[Data excerpts]
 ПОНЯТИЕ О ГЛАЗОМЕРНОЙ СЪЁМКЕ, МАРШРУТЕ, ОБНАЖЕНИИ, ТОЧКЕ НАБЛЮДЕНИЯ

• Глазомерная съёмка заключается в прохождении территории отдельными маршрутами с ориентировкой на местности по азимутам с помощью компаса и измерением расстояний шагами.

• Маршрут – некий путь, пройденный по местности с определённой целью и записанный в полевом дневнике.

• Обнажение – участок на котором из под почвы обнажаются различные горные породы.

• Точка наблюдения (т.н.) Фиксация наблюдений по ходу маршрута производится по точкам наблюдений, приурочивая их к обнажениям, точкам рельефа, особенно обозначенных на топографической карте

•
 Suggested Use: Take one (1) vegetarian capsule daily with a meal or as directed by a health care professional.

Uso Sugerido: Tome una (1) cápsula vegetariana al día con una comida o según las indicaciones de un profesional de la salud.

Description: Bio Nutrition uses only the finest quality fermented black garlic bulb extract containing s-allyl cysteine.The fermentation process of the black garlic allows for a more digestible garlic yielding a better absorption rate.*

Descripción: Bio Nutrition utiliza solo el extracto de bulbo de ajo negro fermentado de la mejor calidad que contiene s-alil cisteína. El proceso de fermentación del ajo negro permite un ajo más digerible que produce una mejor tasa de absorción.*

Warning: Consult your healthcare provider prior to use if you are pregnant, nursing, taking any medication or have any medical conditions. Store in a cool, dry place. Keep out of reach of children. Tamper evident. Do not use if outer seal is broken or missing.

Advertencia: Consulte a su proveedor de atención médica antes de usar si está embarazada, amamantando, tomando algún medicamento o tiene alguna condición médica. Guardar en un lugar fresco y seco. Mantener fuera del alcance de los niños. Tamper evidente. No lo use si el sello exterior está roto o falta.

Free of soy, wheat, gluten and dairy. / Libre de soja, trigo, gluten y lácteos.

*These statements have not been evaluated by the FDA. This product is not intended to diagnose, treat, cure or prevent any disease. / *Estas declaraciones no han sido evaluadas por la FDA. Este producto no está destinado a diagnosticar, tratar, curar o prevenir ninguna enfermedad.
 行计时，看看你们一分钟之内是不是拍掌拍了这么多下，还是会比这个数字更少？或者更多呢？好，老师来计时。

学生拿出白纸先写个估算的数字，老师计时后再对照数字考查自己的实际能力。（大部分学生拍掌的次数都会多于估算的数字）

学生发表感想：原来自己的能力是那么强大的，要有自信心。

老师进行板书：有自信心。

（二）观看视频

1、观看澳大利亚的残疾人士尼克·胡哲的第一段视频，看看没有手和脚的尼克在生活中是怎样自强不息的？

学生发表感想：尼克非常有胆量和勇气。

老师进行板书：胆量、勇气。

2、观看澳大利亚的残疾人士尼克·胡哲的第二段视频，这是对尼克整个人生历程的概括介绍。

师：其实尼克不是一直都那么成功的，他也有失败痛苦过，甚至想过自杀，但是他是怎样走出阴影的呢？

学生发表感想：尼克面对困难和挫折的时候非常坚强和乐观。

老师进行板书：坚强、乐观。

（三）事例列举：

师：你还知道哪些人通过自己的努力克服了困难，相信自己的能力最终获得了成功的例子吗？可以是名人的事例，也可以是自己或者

WHAT THE TASK REQUIRES:
The answer must consist of every line above that holds the string "местности", copied exactly.

EXPECTED ANSWER:
• Глазомерная съёмка заключается в прохождении территории отдельными маршрутами с ориентировкой на местности по азимутам с помощью компаса и измерением расстояний шагами.
• Маршрут – некий путь, пройденный по местности с определённой целью и записанный в полевом дневнике.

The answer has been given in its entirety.